* _DATA SUPPLIED_:
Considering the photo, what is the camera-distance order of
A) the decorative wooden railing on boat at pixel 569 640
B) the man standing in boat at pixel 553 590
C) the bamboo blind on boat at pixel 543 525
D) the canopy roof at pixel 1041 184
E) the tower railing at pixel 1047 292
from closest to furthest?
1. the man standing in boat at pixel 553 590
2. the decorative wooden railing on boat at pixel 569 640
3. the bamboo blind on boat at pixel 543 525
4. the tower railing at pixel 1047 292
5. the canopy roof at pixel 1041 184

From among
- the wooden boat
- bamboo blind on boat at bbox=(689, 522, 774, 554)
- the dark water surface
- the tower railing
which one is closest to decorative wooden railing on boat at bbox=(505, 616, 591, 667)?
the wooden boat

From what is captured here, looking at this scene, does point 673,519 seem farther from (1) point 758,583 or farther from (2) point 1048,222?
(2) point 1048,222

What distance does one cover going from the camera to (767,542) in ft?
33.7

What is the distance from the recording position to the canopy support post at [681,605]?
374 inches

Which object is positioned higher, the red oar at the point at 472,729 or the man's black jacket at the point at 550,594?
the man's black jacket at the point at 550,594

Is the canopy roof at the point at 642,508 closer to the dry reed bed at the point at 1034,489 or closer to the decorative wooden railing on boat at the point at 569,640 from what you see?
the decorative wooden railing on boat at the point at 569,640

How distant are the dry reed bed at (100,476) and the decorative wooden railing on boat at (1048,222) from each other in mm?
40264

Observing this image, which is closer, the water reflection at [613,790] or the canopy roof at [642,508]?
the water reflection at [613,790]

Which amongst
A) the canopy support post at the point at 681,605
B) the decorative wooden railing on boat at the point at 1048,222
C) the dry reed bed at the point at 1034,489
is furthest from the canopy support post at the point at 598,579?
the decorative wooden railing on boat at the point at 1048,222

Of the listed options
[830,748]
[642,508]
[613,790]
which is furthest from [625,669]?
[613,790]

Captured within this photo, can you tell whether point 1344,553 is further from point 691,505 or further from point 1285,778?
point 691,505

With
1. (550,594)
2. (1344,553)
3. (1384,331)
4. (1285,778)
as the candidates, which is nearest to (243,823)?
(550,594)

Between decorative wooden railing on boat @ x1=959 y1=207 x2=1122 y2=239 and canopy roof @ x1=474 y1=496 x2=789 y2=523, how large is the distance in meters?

* _OBJECTIVE_: Starting with the line that contains "Which amongst", return each line through the last one of the data above, exactly as written and nothing more.

* _RESULT OF THIS EXERCISE_:
Which amongst
A) the canopy support post at the point at 681,605
B) the decorative wooden railing on boat at the point at 1048,222
C) the dry reed bed at the point at 1034,489
is furthest from the canopy support post at the point at 598,579?
the decorative wooden railing on boat at the point at 1048,222

Of the listed options
[830,748]
[642,508]
[613,790]
which is furthest from [625,669]?
[613,790]

Captured within this photo, can you tell whether point 1344,553 is further from point 691,505 or further from point 1285,778?
point 691,505

With
1. (550,594)
2. (1344,553)
3. (1384,331)
4. (1285,778)
as the candidates, which is nearest to (243,823)?
(550,594)

Between decorative wooden railing on boat @ x1=959 y1=207 x2=1122 y2=239 and canopy roof @ x1=474 y1=496 x2=789 y2=523, how large is the distance in meters?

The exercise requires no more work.